━━━ SELECTED EXCERPT ━━━
To that end, Judge de Moraes sought to banish rightwing incitement, the so-called “digital militias,” from social media. In sealed rulings, he ordered Meta, Instagram, and Telegram to remove posts and users who flogged misinformation about the attack on government and advocated for Bolonsaro’s return. 

Meanwhile, Bolsonaro fled to Florida, where he launched a second act as hero of the American right. The Brazilian leader spews the same jingoistic populism, fueled by hatred of minorities and LGBTQ+ people, that animates Trumpism. He even consulted Steve Bannon on his 2018 campaign. And perhaps most importantly, he reinforces their bedrock belief that election fraud is rampant.

As former congressman and current Trump Media CEO Devin Nunes told CNN, “The way his narrative is built, to a large extent, as a copy or a mirror image of the narrative that they have in the US is very useful in the sense of showing people this is happening in other places, too. This proves the whole idea that there is a global conspiracy, a global leftwing conspiracy to keep us, the people who represent the real people, out of power.”

However, Musk has 20 million Twitter subscribers in Brazil, and they were drifting to other platforms, like Mark Zuckerberg’s Threads. Worse, the Brazilian Supreme Court took $2 million from Musk’s Starlink to satisfy its claims against Musk’s X. What did Musk do when threatened with fines and the loss of market share?

The New York Times reported on September 21:

Elon Musk suddenly appears to be giving up.

After defying court orders in Brazil for three weeks, Mr. Musk’s social network, X, has capitulated. In a court filing on Friday night, the company’s lawyers said that X had complied with orders from Brazil’s Supreme Court in the hopes that the court would lift a block on its site.

The decision was a surprise move by Mr. Musk, who owns and controls X, after he said he had refused to obey what he called illegal orders to censor voices on his social network. Mr. Musk had dismissed local employees and refused to pay fines. The court responded by blocking X across Brazil last month.

Now, X’s lawyers said the company had done exactly what Mr. Musk vowed not to: take down accounts that a Brazilian justice ordered removed because the judge said they threatened Brazil’s democracy. X also complied with the justice’s other demands, including paying fines and naming a new formal representative in the country, the lawyers said.

Brazil’s Supreme Court confirmed X’s moves in a filing on Saturday, but said the company had not filed the proper paperwork. It gave X five days to send further documentation.

The abrupt about-face from Mr. Musk in Brazil appeared to be a defeat for the outspoken businessman and his self-designed image as a warrior for free speech. Mr. Musk and his company had loudly and harshly criticized Brazil’s Supreme Court for months, even publicly releasing some of its sealed orders, but neither had publicly mentioned their reversal by Saturday morning.
━━━
▸ WORK ORDER:
Please answer these questions from the excerpt on Musk and Brazil's Supreme Court.
(a) Which companies did Judge de Moraes order to remove posts and users?
(b) How much money did the Brazilian Supreme Court take from Musk's Starlink?
(c) How many days did the court give X to send further documentation?
━━━ RECORDS SHOWN ━━━
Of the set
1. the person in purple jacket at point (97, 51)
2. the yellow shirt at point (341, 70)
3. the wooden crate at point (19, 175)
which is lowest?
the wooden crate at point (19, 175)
━━━
▸ OUTPUT:
(a) Meta, Instagram, and Telegram
(b) $2 million
(c) Five days